Unleashing the Potential of SAM for Medical Adaptation via Hierarchical Decoding
Table of Contents
Overview
Paper: Cheng et al., Unleashing the Potential of SAM for Medical Adaptation via Hierarchical Decoding (cvpr2024 open access or arxiv).
(Figures and tables in this post are from the original paper)
Novelties of the Paper
- They proposed a new paradigm called “knowledge decomposition” (KD), which breaks down a medical foundation model into multiple “lightweight experts” to reduce computational costs and improve its expertise.
- To achieve kowledge decomposition, they also proposed a low-rank knowledge decomposition (LoRKD) framework inspired by low-rank adaptiation (LoRA) techniques.
- Efficient knowledge separation convolution (EKS Conv.) is one of the important methods in LoRKD, which reduces computational complexity by adding the one-hot vector, represeting which task the input belongs, to the convolution.
- A task knowledge transfer loss is an another key component of LoRKD to transfer knowledge of the foundation model to each lightweight expert model.

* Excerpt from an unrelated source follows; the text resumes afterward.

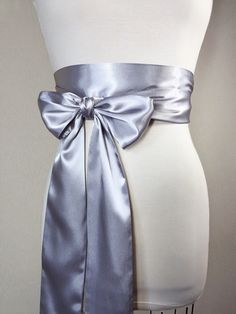 "Bright Silver Sash, Silver Satin Sash Silver Obi Wrap Belt Long Silver Sash Belt Wedding Accessories Silver Wedding Sash Satin Swank Make this Satin Swank® reversible waist sash the perfect finishing touch for your wedding, bridesmaid, or special occasion dress, or just the right piece to add instant polish to your dress or top. This extra long version is 3.5 inches wide, 120 inches long, and will wrap around most waist sizes two times with a generous length remaining to tie in a bow or a simpl Wedding Sash With Tie Back, Silver Fitted Sash For Party, Fitted Silver Sash For Party, Wedding Satin Tie Back Sash, Wedding Sashes With Satin Finish, Wedding Bridal Belt With Sashes In Satin, Satin Bridal Belt With Ribbon For Wedding, Elegant Wedding Sashes With Decorative Bow, Satin Wedding Sash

- Deployment of knowledge expert knowledge can be performed by adding and subtracting parameters.
Performance Evaluation Methods
- They used three dataset: Redimagenet, MedMist and Med-MT.

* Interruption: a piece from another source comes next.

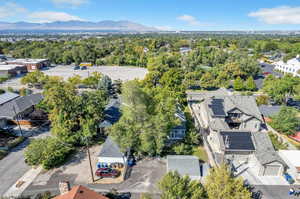 Birds eye view of property with private drive and garage and West Mountains Views.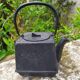 small cast iron teapot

- They applied ResNet50 and ShuffleNetV2 for pre-trained models and lightweight expert models respectively.
- LoRKD was compared to some methods including baseline, single-task learning (STL), multi-task learning (MTL), STL-KD, MTL-KD, MoC-MTL, Aligned-MTL and KF.
Discussions
- The lightweight expert models of LoRKD performed better than or equal to the others on most downstream tasks, even with fewer number of parameters.